# Provided passage:
*** Begin section ***

Tesla's AI Day 2022

This is a solved problem, long ago. Have you not seen the Segway or the wheelchair that climbs stairs?
Robots that “balance,” even toy ones, are at least 20 years old helped by the IMU (inertial motion unit) chips that are now mass produced ($2 - $5) for phones. Making the robot balance once you have this is just a matter of some control software. The same chip allows you to push on a robot (with a reasonable force) and for it to not fall over.

Mike

When you talk about “skills” I think you are referring mostly to things that are task-specific. The smarts to navigate are pretty much the same regardless of the robot’s form: recognize occupied space, move towards the destination with appropriate speed and without causing problems.

But sure, there are some different skills involved in not crashing when you have four (or 12) wheels and are traveling on a road at 70mph, vs. maneuvering around kid toys on the stairs. There are indeed a pile of interesting problems to solve on the way to getting a humanoid robot to use its body in the ways that a human can. But we already have existence proofs for most of them being solvable. Not going to be quick or easy, but it’s all doable.

1 Like

I’ve never seen a Segway go up stairs. :grinning:

I know that this has been “solved” for some form factors - but not necessarily for a bipedal humanoid (let alone at low cost), and even then only for very controlled environments. Again, I’m a lay person - but it seems to me that it’s a completely different engineering problem to make a Segway balance than to design a physical humanoid body that can go up a wide range of stairways. There’s going to be some overlap, to be sure - but the motion of going up a staircase (such as balancing on a single foot) is just fundamentally different than balancing on a flat surface (with two wheels on the surface at all times).

So I guess the question is what Tesla’s “car mind” brings to the table. Yes, there’s lots of existence proofs of some of these things being solvable. You can find video of robots, for example, whose AI and spatial awareness is sufficient to let them assemble a piece of Ikea-style furniture they haven’t “seen” before. But that’s not something that Tesla’s “car mind” has ever really had to do before - right?

Tesla’s done a lot of work solving the “move around in physical space” problem - how a robot would navigate from one place in a factory to another place in the factory relying solely on visual cues is absolutely something that Tesla’s got a ton of miles under the belt, as it were. But is that really the hard issue for building a useful humanoid robot? It’s certainly a necessary issue. But if I have a humanoid robot and I ask, “Please go upstairs to the kitchen and bring me back a glass of water with ice,” almost none of the hard parts of that request seem to me (as a lay person) to involve picking a route to the kitchen and avoiding obstacles. My Roomba can do that. Rather, the hard parts seem to be the humanoid form going upstairs, unpacking the verbal commands into steps (1: go to kitchen; 2: get glass from cabinet; 3: put ice in glass; 4: put water in glass; 5: return), and actually performing the physical tasks in my kitchen without breaking the glass or spilling the water or ice.

Again, it doesn’t seem like there’s much overlap between the skills that Tesla has “taught” its car and the skills that a useful robot would need. Absolutely the “navigate a safe path from point A to point B” is one area of overlap - but is solving that problem really what’s been holding other companies back from making a general purpose robot?

*** End section ***

# Aim of the task:
Reproduce the part of the Tesla AI Day thread starting with "I’ve never seen" and going on through "at all times).".

# Dataset extract:
*** Begin section ***

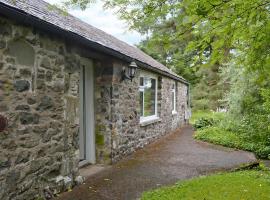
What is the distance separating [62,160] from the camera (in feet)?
20.4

*** End section ***

# Solved exercise:
I’ve never seen a Segway go up stairs. :grinning:

I know that this has been “solved” for some form factors - but not necessarily for a bipedal humanoid (let alone at low cost), and even then only for very controlled environments. Again, I’m a lay person - but it seems to me that it’s a completely different engineering problem to make a Segway balance than to design a physical humanoid body that can go up a wide range of stairways. There’s going to be some overlap, to be sure - but the motion of going up a staircase (such as balancing on a single foot) is just fundamentally different than balancing on a flat surface (with two wheels on the surface at all times).